**** DATA FOR THIS EXERCISE ****
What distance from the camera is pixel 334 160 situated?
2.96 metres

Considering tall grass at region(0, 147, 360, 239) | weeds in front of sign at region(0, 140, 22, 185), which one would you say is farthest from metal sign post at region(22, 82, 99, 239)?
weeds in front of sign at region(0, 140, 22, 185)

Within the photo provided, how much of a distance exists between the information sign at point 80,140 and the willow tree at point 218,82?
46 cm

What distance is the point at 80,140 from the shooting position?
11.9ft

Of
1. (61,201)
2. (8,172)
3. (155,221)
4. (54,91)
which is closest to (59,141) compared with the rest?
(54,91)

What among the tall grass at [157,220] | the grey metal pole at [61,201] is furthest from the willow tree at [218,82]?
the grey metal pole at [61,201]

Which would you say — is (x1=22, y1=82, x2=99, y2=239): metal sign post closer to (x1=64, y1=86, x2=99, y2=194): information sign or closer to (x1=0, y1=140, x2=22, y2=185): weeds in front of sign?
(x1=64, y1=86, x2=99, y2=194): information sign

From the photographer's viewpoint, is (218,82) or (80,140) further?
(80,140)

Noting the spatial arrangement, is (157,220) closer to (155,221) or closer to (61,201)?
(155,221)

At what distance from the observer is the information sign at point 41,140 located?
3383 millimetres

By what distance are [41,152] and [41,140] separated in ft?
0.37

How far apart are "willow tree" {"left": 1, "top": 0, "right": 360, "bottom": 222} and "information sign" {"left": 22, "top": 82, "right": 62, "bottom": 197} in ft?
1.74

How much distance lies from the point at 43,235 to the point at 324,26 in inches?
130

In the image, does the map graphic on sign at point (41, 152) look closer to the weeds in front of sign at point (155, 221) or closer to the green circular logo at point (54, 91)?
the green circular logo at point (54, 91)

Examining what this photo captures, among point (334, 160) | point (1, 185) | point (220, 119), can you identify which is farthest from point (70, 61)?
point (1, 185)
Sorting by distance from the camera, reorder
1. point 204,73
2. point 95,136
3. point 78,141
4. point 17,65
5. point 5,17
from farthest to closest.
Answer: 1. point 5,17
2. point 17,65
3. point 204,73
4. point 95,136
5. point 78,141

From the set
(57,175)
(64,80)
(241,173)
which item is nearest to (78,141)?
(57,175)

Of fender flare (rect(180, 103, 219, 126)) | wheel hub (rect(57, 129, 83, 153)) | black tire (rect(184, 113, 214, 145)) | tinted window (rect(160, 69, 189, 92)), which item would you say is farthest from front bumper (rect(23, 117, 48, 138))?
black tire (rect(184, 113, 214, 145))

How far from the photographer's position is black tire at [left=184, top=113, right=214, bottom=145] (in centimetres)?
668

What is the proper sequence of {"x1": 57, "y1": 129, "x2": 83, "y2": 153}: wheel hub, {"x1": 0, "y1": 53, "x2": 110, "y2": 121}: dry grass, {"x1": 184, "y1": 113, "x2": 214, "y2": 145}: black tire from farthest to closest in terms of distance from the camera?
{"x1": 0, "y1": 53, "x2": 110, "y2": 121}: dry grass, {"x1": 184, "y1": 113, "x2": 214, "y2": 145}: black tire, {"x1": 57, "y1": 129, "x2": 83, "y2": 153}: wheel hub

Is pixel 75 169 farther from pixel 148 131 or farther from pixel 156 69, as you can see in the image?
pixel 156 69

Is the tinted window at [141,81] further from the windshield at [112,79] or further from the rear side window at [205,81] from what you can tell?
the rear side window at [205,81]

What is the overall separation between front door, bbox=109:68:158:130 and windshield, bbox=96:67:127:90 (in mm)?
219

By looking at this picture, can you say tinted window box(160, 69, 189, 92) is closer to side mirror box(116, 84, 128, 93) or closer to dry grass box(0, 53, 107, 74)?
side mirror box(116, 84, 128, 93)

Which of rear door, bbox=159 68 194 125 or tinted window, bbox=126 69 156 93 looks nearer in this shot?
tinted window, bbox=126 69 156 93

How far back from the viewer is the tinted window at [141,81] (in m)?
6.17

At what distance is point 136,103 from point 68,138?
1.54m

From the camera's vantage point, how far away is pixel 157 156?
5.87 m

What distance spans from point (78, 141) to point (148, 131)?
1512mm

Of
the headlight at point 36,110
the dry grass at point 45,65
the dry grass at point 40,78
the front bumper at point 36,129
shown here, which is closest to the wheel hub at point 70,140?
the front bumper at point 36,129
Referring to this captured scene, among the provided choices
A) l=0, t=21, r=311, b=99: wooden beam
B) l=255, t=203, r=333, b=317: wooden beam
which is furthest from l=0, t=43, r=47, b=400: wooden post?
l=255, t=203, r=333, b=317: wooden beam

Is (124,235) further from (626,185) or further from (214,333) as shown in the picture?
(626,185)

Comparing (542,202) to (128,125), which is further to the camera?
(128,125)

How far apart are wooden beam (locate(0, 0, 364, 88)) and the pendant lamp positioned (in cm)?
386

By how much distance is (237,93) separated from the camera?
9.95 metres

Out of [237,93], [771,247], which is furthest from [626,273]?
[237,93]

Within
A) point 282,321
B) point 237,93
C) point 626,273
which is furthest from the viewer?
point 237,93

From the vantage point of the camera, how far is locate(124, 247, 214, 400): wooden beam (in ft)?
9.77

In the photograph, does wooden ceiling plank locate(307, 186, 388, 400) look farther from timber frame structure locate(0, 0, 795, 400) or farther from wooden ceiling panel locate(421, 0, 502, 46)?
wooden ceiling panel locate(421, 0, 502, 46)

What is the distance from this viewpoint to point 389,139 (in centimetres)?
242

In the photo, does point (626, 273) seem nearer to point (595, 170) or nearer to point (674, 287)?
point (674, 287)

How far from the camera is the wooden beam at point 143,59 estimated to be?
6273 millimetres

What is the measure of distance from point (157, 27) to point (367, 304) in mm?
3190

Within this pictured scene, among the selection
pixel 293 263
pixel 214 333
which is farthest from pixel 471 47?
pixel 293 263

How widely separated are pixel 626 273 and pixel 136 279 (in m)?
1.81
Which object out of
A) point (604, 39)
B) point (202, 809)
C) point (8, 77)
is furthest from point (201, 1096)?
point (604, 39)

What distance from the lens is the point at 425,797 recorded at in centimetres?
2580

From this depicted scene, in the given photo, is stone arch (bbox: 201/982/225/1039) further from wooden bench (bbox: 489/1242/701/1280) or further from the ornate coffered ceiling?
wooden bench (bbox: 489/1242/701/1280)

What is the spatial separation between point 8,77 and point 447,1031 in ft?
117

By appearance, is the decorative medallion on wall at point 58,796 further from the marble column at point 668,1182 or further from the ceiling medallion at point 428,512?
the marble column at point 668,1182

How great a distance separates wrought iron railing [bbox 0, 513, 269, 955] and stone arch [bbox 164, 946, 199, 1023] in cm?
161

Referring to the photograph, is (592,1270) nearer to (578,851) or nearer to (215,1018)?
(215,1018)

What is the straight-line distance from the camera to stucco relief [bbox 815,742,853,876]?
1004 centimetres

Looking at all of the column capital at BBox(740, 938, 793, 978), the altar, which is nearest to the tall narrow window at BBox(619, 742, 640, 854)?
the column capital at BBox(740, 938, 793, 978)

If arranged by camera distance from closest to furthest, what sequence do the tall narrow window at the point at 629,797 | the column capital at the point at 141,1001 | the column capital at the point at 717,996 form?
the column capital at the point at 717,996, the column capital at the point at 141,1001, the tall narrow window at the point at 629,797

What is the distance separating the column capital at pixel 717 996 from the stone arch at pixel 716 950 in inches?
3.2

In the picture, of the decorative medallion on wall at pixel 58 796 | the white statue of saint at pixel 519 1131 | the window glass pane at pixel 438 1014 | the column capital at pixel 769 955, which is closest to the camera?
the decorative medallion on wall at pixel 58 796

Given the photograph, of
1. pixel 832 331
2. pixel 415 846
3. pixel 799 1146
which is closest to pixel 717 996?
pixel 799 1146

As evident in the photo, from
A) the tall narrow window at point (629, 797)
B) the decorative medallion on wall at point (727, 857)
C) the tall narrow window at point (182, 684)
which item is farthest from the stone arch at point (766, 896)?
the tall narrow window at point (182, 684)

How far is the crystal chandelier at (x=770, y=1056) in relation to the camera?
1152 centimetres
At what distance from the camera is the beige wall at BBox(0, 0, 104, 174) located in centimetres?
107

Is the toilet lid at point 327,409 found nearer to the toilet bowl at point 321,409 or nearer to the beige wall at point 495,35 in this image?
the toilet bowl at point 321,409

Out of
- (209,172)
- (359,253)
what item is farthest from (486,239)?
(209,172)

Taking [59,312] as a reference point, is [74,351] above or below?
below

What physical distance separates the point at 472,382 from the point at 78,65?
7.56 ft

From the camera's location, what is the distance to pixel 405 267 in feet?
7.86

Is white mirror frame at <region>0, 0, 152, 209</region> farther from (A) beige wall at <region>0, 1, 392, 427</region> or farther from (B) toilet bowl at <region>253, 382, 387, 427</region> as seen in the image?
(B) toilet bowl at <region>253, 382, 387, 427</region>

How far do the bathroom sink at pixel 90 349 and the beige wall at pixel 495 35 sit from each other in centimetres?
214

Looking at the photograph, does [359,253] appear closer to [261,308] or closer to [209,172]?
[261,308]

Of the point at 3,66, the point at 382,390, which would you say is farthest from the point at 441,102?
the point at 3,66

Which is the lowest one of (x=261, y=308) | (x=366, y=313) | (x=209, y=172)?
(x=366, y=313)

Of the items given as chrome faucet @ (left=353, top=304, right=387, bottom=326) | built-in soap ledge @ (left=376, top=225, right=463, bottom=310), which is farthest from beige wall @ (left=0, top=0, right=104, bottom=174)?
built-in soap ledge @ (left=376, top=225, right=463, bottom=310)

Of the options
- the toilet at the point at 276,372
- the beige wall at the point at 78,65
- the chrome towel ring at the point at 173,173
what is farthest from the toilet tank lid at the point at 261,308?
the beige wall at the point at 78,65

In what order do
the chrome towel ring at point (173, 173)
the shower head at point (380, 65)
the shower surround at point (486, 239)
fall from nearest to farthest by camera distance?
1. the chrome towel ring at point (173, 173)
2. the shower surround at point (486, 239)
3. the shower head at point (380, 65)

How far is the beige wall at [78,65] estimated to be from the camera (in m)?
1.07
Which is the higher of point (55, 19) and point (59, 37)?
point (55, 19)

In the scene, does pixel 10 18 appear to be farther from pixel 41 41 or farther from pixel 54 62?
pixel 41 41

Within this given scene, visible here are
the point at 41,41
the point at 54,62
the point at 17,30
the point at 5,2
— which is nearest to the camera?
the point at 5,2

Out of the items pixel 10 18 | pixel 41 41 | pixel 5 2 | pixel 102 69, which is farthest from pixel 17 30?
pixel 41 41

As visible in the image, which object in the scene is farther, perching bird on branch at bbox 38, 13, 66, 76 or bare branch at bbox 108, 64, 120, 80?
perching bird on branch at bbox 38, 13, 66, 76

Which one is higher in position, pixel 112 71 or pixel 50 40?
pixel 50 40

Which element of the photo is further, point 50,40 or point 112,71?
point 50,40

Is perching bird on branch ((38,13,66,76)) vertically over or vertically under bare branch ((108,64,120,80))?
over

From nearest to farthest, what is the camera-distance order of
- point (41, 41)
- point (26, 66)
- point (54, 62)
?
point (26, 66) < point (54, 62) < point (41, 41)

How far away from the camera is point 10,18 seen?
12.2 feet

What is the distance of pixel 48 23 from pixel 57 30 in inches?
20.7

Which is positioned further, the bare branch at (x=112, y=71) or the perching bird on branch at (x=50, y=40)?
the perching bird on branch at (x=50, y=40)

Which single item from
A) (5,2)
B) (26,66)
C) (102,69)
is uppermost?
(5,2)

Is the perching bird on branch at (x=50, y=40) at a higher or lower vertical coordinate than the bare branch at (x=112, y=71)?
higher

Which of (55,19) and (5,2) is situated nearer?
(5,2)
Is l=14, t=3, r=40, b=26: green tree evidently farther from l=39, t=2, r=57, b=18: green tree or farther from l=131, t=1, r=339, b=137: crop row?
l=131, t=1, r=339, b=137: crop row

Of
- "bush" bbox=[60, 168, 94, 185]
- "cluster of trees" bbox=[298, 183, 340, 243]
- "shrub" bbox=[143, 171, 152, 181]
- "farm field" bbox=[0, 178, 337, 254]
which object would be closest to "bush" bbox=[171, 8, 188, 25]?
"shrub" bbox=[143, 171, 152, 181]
****
**DIRECTIONS FOR THIS TASK**
Set down, unchanged, the lines starting with the one containing "Within the photo" and ending with the one containing "3383 millimetres", both included.

**THE RESPONSE**
Within the photo provided, how much of a distance exists between the information sign at point 80,140 and the willow tree at point 218,82?
46 cm

What distance is the point at 80,140 from the shooting position?
11.9ft

Of
1. (61,201)
2. (8,172)
3. (155,221)
4. (54,91)
which is closest to (59,141) compared with the rest?
(54,91)

What among the tall grass at [157,220] | the grey metal pole at [61,201] is furthest from the willow tree at [218,82]?
the grey metal pole at [61,201]

Which would you say — is (x1=22, y1=82, x2=99, y2=239): metal sign post closer to (x1=64, y1=86, x2=99, y2=194): information sign or closer to (x1=0, y1=140, x2=22, y2=185): weeds in front of sign?
(x1=64, y1=86, x2=99, y2=194): information sign

From the photographer's viewpoint, is (218,82) or (80,140) further?
(80,140)

Noting the spatial arrangement, is (157,220) closer to (155,221) or closer to (61,201)?
(155,221)

At what distance from the observer is the information sign at point 41,140 located?
3383 millimetres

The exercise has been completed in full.